But no! once more he turned to meet his foes, and two more confronted him, one a chief with uplifted tomahawk.
The last two shots of the captain's revolver dropped one Indian dead and wounded the other.
But that other came on, unheeding his four comrades who lay dead at the brave captain's feet, and now it was sword against tomahawk.
To the hilt in the heart of the Indian chief sank the sword of Captain Wallace, just as the tomahawk, though held in a dying hand, fell with fatal force upon the soldier's head.
As Captain Wallace sank among his foes, fitting monument to show how he died, Kit Carey dashed up, sword in one hand, revolver in the other.
"Great God! it is the noble Wallace! I am too late to save, but not to avenge. A noble death for a soldier to die, my gallant comrade," and the speaker glanced at the foes lying around the dead captain.
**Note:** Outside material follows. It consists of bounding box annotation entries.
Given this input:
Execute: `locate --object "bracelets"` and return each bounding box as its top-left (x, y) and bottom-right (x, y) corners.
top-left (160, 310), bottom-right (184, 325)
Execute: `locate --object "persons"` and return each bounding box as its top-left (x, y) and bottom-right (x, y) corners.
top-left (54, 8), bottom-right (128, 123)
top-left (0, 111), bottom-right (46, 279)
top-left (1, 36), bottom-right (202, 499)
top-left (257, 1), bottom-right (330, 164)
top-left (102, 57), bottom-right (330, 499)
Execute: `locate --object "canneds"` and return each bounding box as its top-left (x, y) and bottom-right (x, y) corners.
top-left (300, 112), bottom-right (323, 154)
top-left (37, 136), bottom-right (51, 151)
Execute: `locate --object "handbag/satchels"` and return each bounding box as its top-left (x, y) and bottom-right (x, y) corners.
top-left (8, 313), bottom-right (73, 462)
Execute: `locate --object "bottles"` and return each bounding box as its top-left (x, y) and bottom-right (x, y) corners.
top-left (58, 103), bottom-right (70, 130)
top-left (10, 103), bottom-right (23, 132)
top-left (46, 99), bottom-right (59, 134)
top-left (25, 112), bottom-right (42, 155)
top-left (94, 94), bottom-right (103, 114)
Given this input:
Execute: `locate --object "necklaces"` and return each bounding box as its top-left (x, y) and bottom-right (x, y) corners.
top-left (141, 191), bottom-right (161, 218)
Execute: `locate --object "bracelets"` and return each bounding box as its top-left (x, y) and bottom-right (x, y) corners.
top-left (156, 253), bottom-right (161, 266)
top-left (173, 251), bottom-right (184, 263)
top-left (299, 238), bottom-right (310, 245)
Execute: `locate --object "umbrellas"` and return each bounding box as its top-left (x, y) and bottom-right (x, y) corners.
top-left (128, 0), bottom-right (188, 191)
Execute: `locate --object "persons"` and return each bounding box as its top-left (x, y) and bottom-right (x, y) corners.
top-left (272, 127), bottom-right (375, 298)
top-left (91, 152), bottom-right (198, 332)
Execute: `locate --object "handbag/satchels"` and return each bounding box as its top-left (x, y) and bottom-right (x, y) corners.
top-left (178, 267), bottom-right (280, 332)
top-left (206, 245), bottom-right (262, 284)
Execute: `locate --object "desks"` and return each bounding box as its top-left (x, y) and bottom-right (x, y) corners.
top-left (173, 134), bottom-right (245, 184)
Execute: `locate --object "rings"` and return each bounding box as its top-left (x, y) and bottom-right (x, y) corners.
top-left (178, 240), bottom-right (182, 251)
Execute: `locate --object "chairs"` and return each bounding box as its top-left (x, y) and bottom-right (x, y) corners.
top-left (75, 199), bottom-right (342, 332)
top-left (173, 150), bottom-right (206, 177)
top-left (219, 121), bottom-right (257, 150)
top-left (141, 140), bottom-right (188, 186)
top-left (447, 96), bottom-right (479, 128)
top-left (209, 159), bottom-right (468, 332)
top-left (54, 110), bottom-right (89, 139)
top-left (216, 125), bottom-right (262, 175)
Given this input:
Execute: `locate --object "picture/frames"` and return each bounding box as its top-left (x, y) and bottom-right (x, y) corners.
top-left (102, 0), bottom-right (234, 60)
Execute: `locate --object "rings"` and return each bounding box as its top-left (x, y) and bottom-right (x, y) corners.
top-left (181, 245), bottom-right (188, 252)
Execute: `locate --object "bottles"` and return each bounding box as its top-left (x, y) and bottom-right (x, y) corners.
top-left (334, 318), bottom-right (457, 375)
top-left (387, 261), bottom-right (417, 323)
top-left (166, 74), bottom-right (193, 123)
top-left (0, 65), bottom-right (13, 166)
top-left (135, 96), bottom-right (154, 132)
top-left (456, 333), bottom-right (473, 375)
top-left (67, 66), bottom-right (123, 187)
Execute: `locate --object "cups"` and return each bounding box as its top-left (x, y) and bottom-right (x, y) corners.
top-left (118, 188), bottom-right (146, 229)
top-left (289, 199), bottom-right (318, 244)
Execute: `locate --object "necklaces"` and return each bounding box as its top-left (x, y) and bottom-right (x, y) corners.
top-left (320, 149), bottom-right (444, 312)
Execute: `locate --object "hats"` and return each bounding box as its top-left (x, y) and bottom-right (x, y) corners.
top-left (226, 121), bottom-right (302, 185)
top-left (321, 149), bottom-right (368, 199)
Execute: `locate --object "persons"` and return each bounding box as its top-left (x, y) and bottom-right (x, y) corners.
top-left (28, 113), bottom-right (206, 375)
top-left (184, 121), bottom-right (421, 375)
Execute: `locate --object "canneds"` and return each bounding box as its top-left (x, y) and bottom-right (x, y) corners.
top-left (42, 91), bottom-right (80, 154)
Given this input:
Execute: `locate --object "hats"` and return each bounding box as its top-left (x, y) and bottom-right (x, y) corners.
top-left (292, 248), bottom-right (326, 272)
As he finished speaking he placed a whistle to his lips, and gave two sharp calls.
"Now to find Red Hatchet, for this is his work. Hark! how those Hotchkiss guns roar. Captain Capson is doing his duty well."
The fight was now surging along the ravine, the Hotchkiss gun pouring its deadly fire upon the flying redskins, while the scene of the battle was sickening to behold.
In answer to the two calls, up dashed two Indians who had come with Kit Carey, one leading his horse.